Nach zwei letzten Plätzen in den vergangenen beiden Jahren hoffen viele Deutsche darauf, dass Isabella Levina Lueen (26, „Unexpected“) mit ihrem Song „Perfect Life“ endlich wieder reichlich Punkte einheimsen kann.
Die sympathische Blondine hat sich selbst das obere Drittel als Ziel gesetzt. „Klar bin ich enttäuscht, wenn es nicht klappt. Aber ich mach mir jetzt nicht so einen Druck. Mir ist ganz wichtig, diese Erfahrung mitzunehmen“, erklärt die 26-Jährige.

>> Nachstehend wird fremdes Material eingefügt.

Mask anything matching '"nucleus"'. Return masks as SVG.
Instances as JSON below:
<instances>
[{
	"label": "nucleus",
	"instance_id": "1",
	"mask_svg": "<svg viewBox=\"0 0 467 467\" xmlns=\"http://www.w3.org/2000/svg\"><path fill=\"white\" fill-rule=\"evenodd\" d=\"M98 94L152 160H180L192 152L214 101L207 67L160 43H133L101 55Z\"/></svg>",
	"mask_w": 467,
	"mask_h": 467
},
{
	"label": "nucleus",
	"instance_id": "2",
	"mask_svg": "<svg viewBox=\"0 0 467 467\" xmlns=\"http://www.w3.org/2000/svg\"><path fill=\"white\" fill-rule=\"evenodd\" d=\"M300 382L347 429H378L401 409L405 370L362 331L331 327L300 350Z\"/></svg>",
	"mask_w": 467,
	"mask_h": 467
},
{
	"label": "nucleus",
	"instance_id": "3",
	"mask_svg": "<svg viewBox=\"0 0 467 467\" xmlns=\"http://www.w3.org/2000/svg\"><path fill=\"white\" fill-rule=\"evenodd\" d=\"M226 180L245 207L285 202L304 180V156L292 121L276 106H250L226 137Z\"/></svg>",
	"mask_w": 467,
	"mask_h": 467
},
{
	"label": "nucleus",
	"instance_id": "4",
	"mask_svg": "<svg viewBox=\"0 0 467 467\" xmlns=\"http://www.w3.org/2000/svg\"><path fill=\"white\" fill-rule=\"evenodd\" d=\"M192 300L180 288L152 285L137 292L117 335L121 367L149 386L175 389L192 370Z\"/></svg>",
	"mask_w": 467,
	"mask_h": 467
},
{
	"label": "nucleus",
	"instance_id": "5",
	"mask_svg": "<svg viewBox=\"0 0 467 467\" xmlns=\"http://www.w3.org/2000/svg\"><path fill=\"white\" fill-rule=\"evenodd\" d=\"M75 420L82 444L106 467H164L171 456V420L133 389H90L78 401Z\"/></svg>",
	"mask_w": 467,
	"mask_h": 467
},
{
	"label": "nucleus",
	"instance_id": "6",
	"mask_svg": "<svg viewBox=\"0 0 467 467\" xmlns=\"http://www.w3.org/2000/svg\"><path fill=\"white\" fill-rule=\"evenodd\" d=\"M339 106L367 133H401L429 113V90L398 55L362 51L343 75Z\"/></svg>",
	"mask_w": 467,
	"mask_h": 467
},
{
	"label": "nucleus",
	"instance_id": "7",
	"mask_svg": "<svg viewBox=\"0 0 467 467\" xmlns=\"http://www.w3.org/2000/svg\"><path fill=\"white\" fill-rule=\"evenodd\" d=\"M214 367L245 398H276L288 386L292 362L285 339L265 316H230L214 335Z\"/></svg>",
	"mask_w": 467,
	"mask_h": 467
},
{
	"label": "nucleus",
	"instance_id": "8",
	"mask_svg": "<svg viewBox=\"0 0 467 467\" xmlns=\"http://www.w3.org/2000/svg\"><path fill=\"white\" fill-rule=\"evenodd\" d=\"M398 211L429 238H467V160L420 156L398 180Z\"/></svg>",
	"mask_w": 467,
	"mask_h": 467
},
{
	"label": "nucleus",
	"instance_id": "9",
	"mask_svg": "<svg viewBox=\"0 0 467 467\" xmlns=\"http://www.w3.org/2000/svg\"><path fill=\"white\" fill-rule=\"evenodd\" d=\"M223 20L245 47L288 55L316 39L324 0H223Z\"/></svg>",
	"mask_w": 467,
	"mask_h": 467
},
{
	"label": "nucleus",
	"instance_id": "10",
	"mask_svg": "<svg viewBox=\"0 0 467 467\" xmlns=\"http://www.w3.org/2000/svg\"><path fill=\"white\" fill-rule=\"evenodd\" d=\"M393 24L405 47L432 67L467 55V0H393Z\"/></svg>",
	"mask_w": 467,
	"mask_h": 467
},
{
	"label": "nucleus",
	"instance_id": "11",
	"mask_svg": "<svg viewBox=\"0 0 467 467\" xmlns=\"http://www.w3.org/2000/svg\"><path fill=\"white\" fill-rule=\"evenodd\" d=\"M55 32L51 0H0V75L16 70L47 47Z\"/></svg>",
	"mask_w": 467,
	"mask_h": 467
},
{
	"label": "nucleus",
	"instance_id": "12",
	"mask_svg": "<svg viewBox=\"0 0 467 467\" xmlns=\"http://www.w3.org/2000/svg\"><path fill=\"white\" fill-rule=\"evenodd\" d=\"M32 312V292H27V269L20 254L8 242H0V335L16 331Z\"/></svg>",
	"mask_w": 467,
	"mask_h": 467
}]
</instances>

Wie auch der englischsprachige Titel der deutsche Teilnehmerin Levina zeigt, geht auch der Kampf zweier Festival-Trends in die nächste Runde. Englischsprachiges Songs treten gegen die Songs an, die in Nationalsprachen vorgetragen werden. Auch in diesem Jahr liegen wie in den Jahren zuvor die Anglophonen weit vorne, der Wunsch vieler Interpreten nach internationaler Charts-Notierung lässt sie radebrechen und enthüllt Texte ohne tieferen Sinn. Die Kenner des Wettbewerbs wünschen sich schon seit Jahren die Regel zurück, dass jedes Land in seiner Sprache auftreten muss.
„Celebrate Diversity“ heißt das ESC-Motto in diesem Jahr, und wie viel Vielfalt käme beim Finale am Sonnabend zum Vorschein, wenn man die unterschiedlichen Landessprachen zum Klingen brächte. Aber eine Neufassung der Regel ist nicht in Sicht, wir werden weiterhin mit schlechtem Englisch gequält werden und uns in der gesamteuropäischen Popmusik auf einem Niveau unterhalb der Straßenkante bewegen.
Ein Überblick über alle Songs, die am Samstag beim Finale zu hören sein werden:
1. Israel, Imri, „I Feel Alive“
Wieder so ein Reklamesong für unbeschwerte Stunden am sonnigen Strand von Tel Aviv. Der muskulöse Sänger ist die Idealbesetzung für drei Minuten Tanz im Sand.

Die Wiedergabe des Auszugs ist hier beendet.